But what's really amazing is when you turn off all this self-driving stuff--all of it has an off switch--and just drive the RLX on your own. The 3.5-liter V-6 engine's 310 horsepower pull strongly, and the six-speed automatic transmission shifts quickly and smoothly; together they help the RLX get better fuel economy than its predecessor. Put the car into Sport mode, and you're rewarded with more aggressive steering response, a slightly stiffer suspension, resulting in a surprisingly responsive big car. Acura had a few handling exercises set up for us; wet weather dialed back the speeds. But we still had a chance to see how well this big sedan could dance. Much was made during the car's introduction about P-AWS: Precision All-Wheel Steer. This four-wheel steering turns the rear wheels ever so slightly, and independently of one another, to help the car around turns fast and slow. It definitely made a difference. The RLX doesn't feel like two tons of front-wheel-drive car when pushed hard, yet it doesn't really feel like a rear-drive car, either. About the best approximation is that it's like an all-wheel drive car. At the outer reaches of its limits the front wheels lose traction first, but not until after the rear end has put in its fair share of the handling duties, too.

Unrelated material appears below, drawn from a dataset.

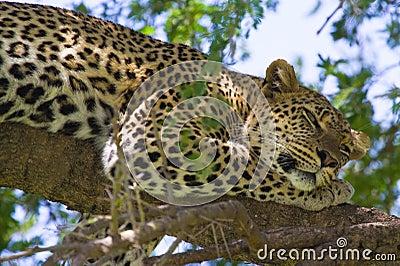Leopard in tree eyes open
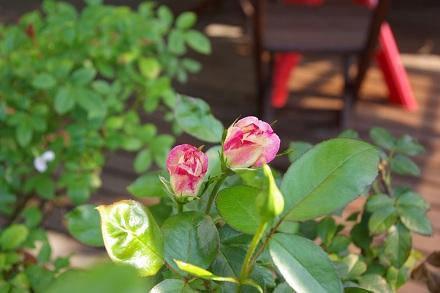 二番花…蕾。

There is one downside to the RLX's dynamic capabilities, one that just can't be avoided with clever engineering: torque steer. Torque steer is a tendency for powerful front-wheel-drive vehicles to pull to one side when at full throttle. It's physics, really, and while automakers have done a stellar job of diminishing it, there's still only so much that can be done, without resorting to all-wheel drive. The RLX, sadly, is not immune to the laws of physics, and if you mash the gas pedal in a straight line, you definitely feel it pull slightly to the right. But only slightly, and only at certain times. If you're looking for the ultimate sport sedan, you're not going to like the sensation. But if you're looking for a comfortable, refined, quality feeling and feature-packed luxury sedan, it's hardly a deal killer.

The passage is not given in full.